📋

PHM Vibench CLAUDE.md

CLAUDE.md for the PHM Vibench project (Jupyter Notebook).

by @PHMbench

Sourced from PHMbench/PHM-Vibench — Apache-2.0

CLAUDE.md

> Sourced from [PHMbench/PHM-Vibench](https://github.com/PHMbench/PHM-Vibench) — [Apache-2.0](https://github.com/PHMbench/PHM-Vibench/blob/b7e62c4c97693d058b92b63b5ec6d0b201799a4f/src/model_factory/RNN/CLAUDE.md).

# CLAUDE.md

This file documents PHM-Vibench’s intent, architecture, and change strategy.

- Canonical onboarding + runnable path: `README.md` and `configs/README.md`
- Copy-paste run/validate commands: `AGENTS.md`

## Repository Overview

PHM-Vibench is a configuration-first benchmark platform for industrial vibration signal analysis (fault diagnosis /
predictive maintenance). The core value is:
- Reproducible experiments (configs are the experiment contract).
- Modular extension (swap datasets/models/tasks/trainers via registries + factories, not by rewriting pipelines).

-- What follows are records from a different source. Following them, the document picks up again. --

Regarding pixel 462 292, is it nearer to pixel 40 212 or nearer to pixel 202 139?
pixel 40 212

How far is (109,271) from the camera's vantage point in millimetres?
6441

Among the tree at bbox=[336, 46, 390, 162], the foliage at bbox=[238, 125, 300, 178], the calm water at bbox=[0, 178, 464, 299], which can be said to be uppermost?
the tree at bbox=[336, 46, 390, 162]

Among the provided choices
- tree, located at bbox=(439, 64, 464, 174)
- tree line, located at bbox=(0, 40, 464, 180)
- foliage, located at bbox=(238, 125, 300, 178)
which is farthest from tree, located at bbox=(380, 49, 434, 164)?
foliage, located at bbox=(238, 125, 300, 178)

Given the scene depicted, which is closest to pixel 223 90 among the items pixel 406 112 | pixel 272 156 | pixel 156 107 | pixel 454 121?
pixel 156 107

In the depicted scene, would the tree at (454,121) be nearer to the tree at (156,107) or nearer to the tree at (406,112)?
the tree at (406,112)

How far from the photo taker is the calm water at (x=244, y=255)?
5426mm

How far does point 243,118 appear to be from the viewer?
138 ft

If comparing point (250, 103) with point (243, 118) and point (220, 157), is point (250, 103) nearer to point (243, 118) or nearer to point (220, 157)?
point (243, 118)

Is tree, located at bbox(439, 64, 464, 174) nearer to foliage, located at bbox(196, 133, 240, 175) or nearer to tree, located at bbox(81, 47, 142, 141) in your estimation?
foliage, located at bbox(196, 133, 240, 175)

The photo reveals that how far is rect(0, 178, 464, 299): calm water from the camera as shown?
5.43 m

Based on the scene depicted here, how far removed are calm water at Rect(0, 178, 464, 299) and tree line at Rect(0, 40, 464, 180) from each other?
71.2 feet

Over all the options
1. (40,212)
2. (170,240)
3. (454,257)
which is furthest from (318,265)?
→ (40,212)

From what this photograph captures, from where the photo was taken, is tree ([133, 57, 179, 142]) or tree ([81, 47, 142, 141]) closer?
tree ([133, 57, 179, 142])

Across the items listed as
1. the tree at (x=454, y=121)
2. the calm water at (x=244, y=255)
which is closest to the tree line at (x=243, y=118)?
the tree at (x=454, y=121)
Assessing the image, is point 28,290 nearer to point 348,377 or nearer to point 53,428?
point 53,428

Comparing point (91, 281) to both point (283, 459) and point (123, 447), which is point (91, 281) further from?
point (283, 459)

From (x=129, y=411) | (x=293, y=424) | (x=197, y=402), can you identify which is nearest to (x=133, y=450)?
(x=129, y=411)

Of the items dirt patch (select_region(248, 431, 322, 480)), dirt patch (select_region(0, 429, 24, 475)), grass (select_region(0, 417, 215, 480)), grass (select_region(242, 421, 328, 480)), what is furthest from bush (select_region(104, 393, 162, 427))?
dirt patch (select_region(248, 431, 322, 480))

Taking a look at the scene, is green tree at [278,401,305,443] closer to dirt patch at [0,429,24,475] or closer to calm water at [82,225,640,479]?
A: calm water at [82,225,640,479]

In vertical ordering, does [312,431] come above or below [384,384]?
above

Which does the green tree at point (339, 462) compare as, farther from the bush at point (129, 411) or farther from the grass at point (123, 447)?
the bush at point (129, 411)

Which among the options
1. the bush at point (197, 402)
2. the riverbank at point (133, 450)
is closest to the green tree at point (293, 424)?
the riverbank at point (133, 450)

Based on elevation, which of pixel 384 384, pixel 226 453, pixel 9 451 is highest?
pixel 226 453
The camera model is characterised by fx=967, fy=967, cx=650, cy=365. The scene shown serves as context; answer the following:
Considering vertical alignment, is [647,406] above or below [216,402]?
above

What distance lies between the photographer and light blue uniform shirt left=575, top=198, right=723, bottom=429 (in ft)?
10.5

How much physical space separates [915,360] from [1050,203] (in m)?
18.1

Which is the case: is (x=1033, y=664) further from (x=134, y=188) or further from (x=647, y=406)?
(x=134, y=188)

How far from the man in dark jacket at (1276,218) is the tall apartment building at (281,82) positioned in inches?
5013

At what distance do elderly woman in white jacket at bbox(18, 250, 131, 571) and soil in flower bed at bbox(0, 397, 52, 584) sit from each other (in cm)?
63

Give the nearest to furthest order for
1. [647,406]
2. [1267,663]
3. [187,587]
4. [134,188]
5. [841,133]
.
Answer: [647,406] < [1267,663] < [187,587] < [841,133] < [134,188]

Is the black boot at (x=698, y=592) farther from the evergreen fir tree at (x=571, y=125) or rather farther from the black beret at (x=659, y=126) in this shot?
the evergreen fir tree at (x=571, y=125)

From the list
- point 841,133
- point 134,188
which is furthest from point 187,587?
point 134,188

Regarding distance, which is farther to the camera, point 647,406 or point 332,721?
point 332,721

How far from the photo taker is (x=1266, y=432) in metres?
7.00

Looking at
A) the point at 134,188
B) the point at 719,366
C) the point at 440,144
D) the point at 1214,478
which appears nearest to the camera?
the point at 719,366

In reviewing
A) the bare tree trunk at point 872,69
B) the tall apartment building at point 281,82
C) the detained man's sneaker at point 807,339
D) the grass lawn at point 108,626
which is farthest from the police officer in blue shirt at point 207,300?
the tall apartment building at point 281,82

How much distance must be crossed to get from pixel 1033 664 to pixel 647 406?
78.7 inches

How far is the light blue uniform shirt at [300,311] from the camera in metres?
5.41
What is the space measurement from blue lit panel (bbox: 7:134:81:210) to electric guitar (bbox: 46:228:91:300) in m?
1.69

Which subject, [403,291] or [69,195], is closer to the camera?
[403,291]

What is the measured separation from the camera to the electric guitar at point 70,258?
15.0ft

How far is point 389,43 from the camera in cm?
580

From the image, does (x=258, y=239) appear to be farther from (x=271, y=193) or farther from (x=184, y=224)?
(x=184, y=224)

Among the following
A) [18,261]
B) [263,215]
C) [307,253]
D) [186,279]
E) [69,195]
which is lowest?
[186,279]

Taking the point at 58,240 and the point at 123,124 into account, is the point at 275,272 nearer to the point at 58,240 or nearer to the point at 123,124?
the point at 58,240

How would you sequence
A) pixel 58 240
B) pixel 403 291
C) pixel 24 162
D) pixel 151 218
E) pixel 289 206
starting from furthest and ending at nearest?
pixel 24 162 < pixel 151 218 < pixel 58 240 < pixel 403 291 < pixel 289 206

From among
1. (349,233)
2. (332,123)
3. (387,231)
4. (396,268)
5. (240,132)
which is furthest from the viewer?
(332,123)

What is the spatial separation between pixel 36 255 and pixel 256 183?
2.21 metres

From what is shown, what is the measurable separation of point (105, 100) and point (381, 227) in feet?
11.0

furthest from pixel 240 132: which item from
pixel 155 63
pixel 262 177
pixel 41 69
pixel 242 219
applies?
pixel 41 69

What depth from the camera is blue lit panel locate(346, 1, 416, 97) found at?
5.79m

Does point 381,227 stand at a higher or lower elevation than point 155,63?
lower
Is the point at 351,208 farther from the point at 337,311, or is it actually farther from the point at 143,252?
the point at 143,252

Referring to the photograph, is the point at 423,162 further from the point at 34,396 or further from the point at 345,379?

## Key Architecture Components

### Factory Design Pattern (wiring points)
- `src/data_factory/`: dataset loading, splits, preprocessing, dataloaders.
- `src/model_factory/`: backbones/foundation models + heads (registry-driven).
- `src/task_factory/`: training logic / metrics / losses (LightningModule-like tasks).
- `src/trainer_factory/`: PyTorch Lightning Trainer wiring (callbacks/loggers/devices).

Module deep dives live under:
- `src/data_factory/CLAUDE.md`
- `src/model_factory/CLAUDE.md`
- `src/task_factory/CLAUDE.md`
- `src/trainer_factory/CLAUDE.md`
- Config loader internals: `src/configs/CLAUDE.md`

### Pipeline System (orchestrators)
Pipelines assemble factories in a fixed order (load config → build data → build model → build task → build trainer).
Common pipelines:
- `src/Pipeline_01_default.py`: standard single-stage pipeline.
- `src/Pipeline_02_pretrain_fewshot.py`: pretrain + few-shot pipeline.
- `src/Pipeline_03_multitask_pretrain_finetune.py`: multi-task pretrain/fine-tune pipeline.
- `src/Pipeline_ID.py`: ID-based ingestion variant.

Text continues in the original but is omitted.